Does the City of Royal Oak Support Growth

While we do not see the UrbaneBlog.com as a political site, we do want to highlight things of interest, particularly potential development of new business, restaurants, hip and cool happenings and general things going on and like things of interest. Our friend Frank Versagi and his blog Voice, does an excellent job at covering Royal Oak Politics.

Franks most recent coverage of the Liquor Control Committee meeting on May 13 regarding BlackFinn’s request to open a 2-story alcohol-serving restaurant (with a 245-person dance floor on the upper level) may be of interest to our readership. We have copied below straight from Frank’s blog the meeting observations.

What is the Liquor Control Committee?
Three members of the City Commission sit on the LCC, as does the City Manager and the City Attorney. Because the LCC’s recommendations must be approved by CITCOM, city hall observers can learn all they need to know by monitoring CITCOM meetings, unless a specific interest requires their presence at the LCC gathering. As at CITCOM, the public can participate either during Public Comment or during a Public Hearing concerned with a specific agenda item.

The 13 May 09 Meeting
Commissioner Terry Drinkwine chaired a longer-than-usual meeting of the city’s Liquor Control Committee (actually, subcommittee) which covered a lot of ground: amended plans of operation; transfer, or not, of liquor licenses; and permits for outdoor service. In addition to Public Comment, there were four Public Hearings, so several attendees spoke more than once. Drinkwine and Commissioner Gary Lelito were joined by Commissioner Chuck Semchena, who sat in for out-of-town Commissioner Stephen Miller.

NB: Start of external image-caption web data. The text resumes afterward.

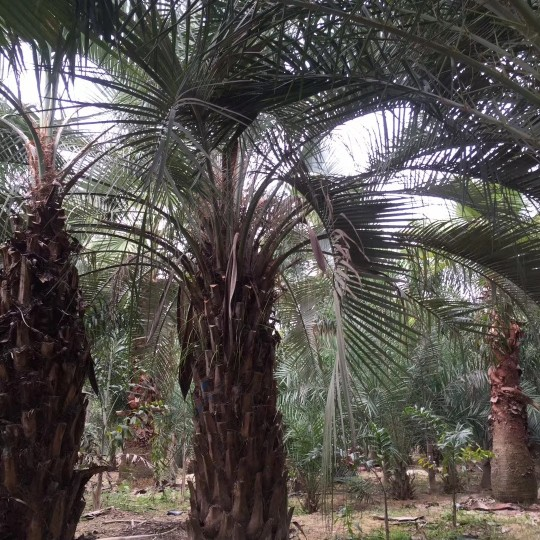 布迪椰子(凍子椰子)桿高250地徑50冠450價格1750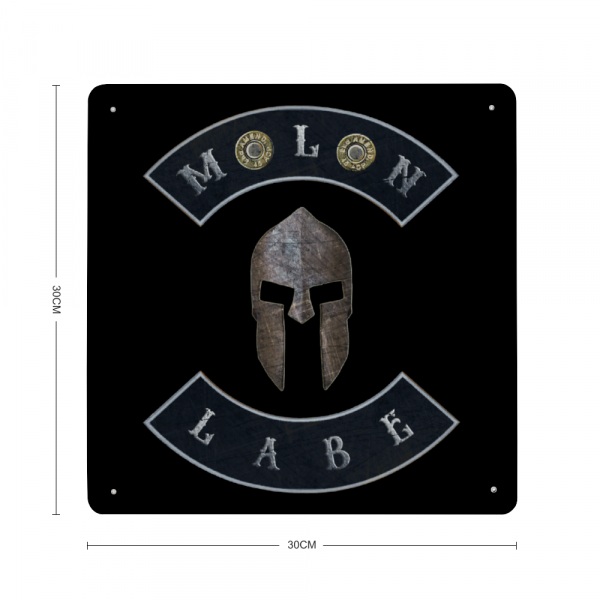 Molon Labe with Spartan Helmet and Double 45 ACP Case Heads - Made in USA Print on Metal with dimension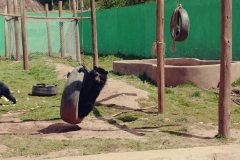 Cochahuasi Animal Sanctuary (8)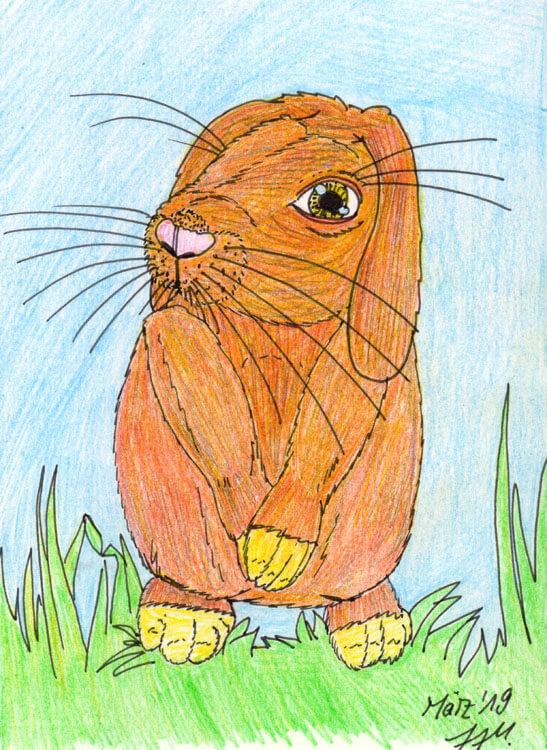 Postkarte: Kaninchen Kolorierung mit Aquarellbuntstift 2 Version 1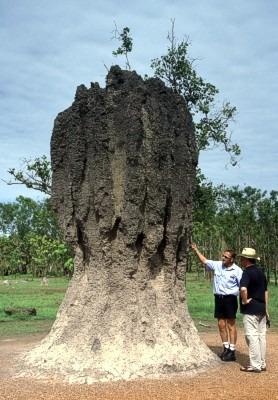 madera infectada con insecto: termitas comegen algavaro ...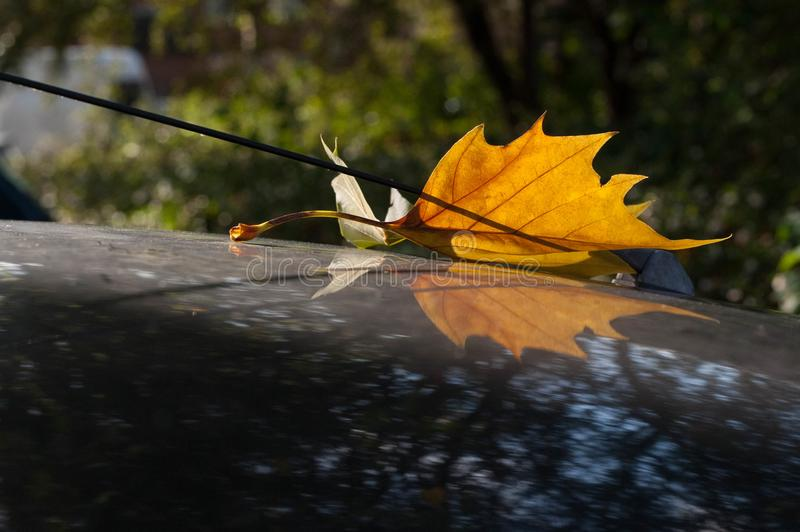 Fallen tree leaf decorates the antenna of a car. On a rainy day, It is very inspiring to see how the sheet was trapped in the antenna of the car. It is royalty free stock image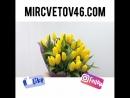 Букет из тюльпанов. Цветы Льгов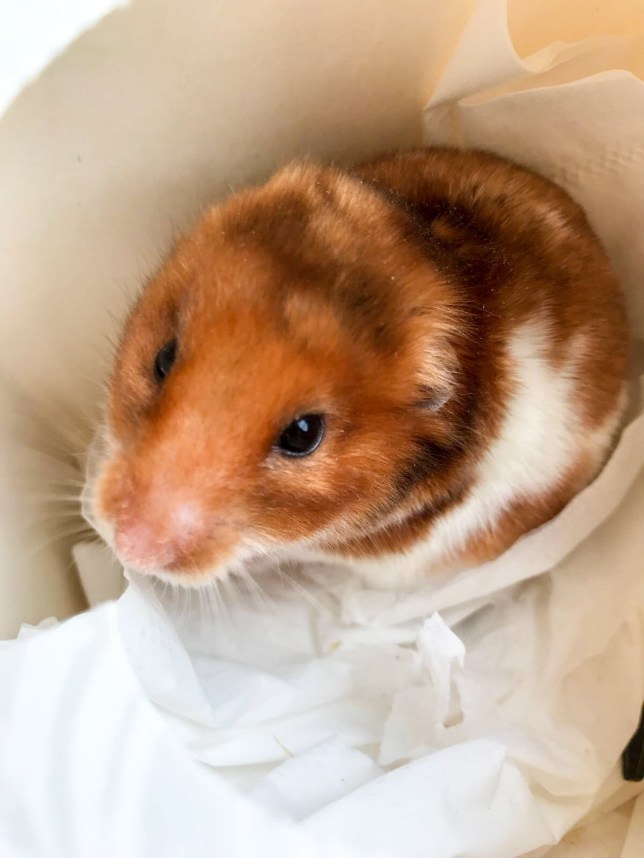 Hamster returns from the dead moments before family was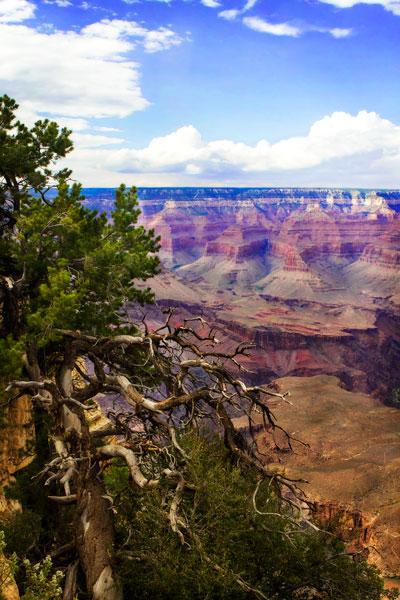 The Canyon Rim II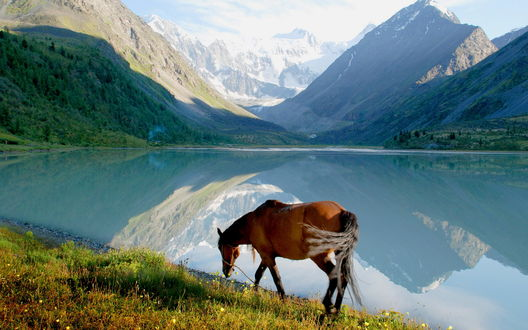 Обои Конь пасется на лугу у озера, чуть дальше видны горы
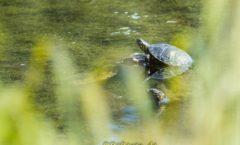 Europäische Sumpfschildkröte auf Ast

Decisions were reached about such matters as a portable bar for an outside cafe (Oxford Inn); expansion of rooftop service over the roof space of other business in the building (Memphis Smoke); outdoor service (Peking House); liquor license transfer (“Q” Detroit Barbecue); and dance permit and liquor license transfer (BlackFinn). Actually, making a decision about the last item was postponed because of a potential legal side-issue, described briefly below. Then, there was more exploration about developing an ordinance to permit Bistro licenses in Royal Oak.

Though politely conducted, the dialogue of BlackFinn’s request to open a 2-story alcohol-serving restaurant (with a 245-person dance floor on the upper level) was the most intense. From the commissioners and the attendees came differing positions:

The addition of a 400-person restaurant at the south end of Main will establish another mega bar and overwhelm city services, including police and code enforcement. . . . Semchena labeled the proposed facility “a nightclub, not a restaurant.”

Essentially what remains is for CITCOM itself to examine the several approaches to the concept and decide whether to work out the details of a proposed ordinance or to drop the idea.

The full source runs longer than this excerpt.